Tugas Latihan:
Tuliskan kembali seluruh catatan perjalanan pulang kampung di bawah ini tanpa mengubah satu kata atau tanda baca pun.

━━━━━ Teks Bacaan

Sabtu, 26 Januari 2013

Tur Mulak Tu Huta / Perjalanan Pulang Kampung, 23 - 29 Desember 2012 (Hari Kelima dan Keenam)




Rumah Ompung Jason Siregar di Onan Raja Balige
Gereja HKBP Balige
Berfoto di depan rumah Ompung Mantri Jan Siregar (ompung dari ibu saya) yang terletak di belakang Pasar Balige
Jajanan khas baatk Lapet dan Ombus-ombus
Angkang Dharma Hutauruk di seberang Pasar Balige. Perhatikan bangunan pasar khas rumah batak.

━━━━━━━━━━
━━━━━ Data yang Ditampilkan

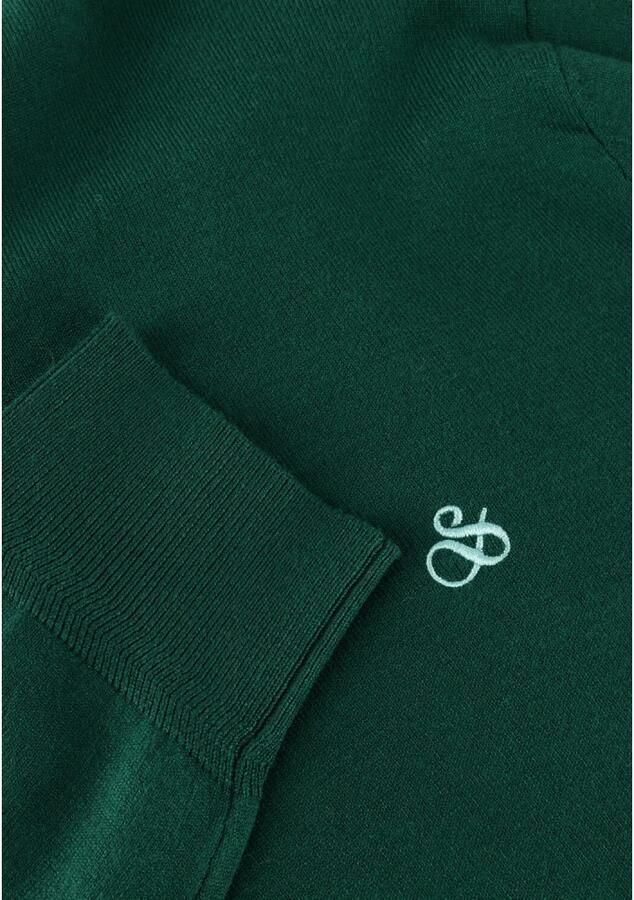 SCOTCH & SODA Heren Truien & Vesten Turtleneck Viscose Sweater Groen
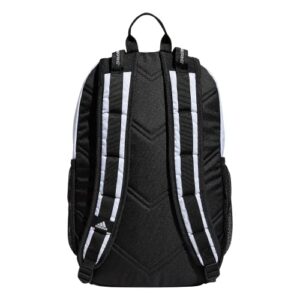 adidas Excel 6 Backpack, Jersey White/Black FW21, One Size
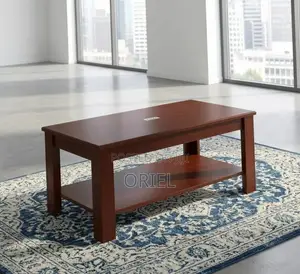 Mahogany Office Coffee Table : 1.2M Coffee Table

━━━━━━━━━━

Jawaban yang Diharapkan:
Sabtu, 26 Januari 2013

Tur Mulak Tu Huta / Perjalanan Pulang Kampung, 23 - 29 Desember 2012 (Hari Kelima dan Keenam)




Rumah Ompung Jason Siregar di Onan Raja Balige
Gereja HKBP Balige
Berfoto di depan rumah Ompung Mantri Jan Siregar (ompung dari ibu saya) yang terletak di belakang Pasar Balige
Jajanan khas baatk Lapet dan Ombus-ombus
Angkang Dharma Hutauruk di seberang Pasar Balige. Perhatikan bangunan pasar khas rumah batak.